I’ve tested the improved handling of WAL. During the index exchange phase, the WAL file kept growing up to ~800 MB, then shrinking to <100 MB. The process kept repeating itself until the index exchange was done. This is with a database sized at 1.5 GB.

Just a completely separate question, but is there any particular reason not to continue using db for database debug logging instead of the current sqlite? Is the old db logging used for anything else?

A few notes regarding checkpoint handling that might be worth having a look at.

  1. We don’t check the return values of PRAGMA wal_checkpoint(RESTART):

see Pragma statements supported by SQLite

The wal_checkpoint pragma returns a single row with three integer columns. The first column is usually 0 but will be 1 if a RESTART or FULL or TRUNCATE checkpoint was blocked from completing, for example because another thread or process was actively using the database. In other words, the first column is 0 if the equivalent call to sqlite3_wal_checkpoint_v2() would have returned SQLITE_OK or 1 if the equivalent call would have returned SQLITE_BUSY. The second column is the number of modified pages that have been written to the write-ahead log file. The third column is the number of pages in the write-ahead log file that have been successfully moved back into the database file at the conclusion of the checkpoint.
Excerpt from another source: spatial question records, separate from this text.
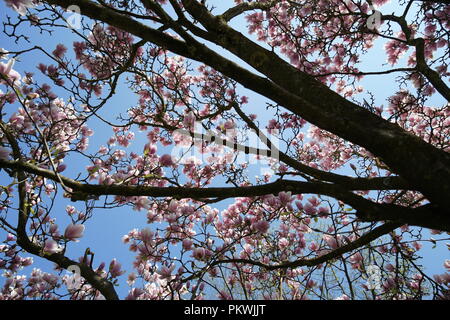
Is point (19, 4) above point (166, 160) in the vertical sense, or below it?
above

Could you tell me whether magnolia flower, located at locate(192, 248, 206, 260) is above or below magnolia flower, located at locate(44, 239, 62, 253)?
above

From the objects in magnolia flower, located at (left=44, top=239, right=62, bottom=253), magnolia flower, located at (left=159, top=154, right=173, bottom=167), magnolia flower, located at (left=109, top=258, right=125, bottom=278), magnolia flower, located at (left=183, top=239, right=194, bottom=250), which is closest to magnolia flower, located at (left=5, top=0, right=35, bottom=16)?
magnolia flower, located at (left=159, top=154, right=173, bottom=167)

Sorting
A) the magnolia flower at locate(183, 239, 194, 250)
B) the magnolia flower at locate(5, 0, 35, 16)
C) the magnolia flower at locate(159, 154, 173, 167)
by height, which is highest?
the magnolia flower at locate(5, 0, 35, 16)

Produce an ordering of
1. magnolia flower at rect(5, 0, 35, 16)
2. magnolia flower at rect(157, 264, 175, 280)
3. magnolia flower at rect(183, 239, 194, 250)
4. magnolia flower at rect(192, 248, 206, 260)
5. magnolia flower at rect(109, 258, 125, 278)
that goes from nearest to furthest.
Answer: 1. magnolia flower at rect(5, 0, 35, 16)
2. magnolia flower at rect(109, 258, 125, 278)
3. magnolia flower at rect(157, 264, 175, 280)
4. magnolia flower at rect(192, 248, 206, 260)
5. magnolia flower at rect(183, 239, 194, 250)

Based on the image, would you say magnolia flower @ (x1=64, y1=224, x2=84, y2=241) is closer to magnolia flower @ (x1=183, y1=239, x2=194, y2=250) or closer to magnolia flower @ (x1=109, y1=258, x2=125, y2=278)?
magnolia flower @ (x1=109, y1=258, x2=125, y2=278)

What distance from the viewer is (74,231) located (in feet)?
6.52

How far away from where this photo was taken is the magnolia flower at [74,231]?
78.0 inches

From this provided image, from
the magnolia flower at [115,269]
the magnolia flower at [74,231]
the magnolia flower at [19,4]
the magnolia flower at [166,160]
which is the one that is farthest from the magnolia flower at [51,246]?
the magnolia flower at [19,4]

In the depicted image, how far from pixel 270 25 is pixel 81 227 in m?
4.00

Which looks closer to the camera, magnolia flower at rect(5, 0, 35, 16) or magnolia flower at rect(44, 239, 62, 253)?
magnolia flower at rect(5, 0, 35, 16)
The second and third column are -1 if there is no write-ahead log, for example if this pragma is invoked on a database connection that is not in WAL mode.

  1. we’re still using the auto checkpointer which might interfere with our RESTART checkpoint as mentioned earlier: SQLite User Forum: PRAGMA wal_checkpoint(RESTART) unexpectedly returning SQLITE_BUSY immediately

  2. We could replace the update point logic and check the size of the WAL file instead if that’s not too costly.

This might explain why @terry still has problems with a gargantuan WAL file despite running beta 4.

So, I ignored the return values because I didn’t fully understand them and they didn’t seem actionable :stuck_out_tongue: but I can understand the part about auto checkpoints blocking manual checkpoints and neither progressing, except I thought auto checkpoints happened as part of the transaction commit and that is guaranteed to not be at the same time as our manual checkpoint…

Turning off auto checkpoints seems like a net loss since then we’re down to only managing it ourselves, and for small setups I suspect we’re guaranteed to let the wal grow larger than it needs to be.

We can try it though and see what happens, it should be a fairly easy change.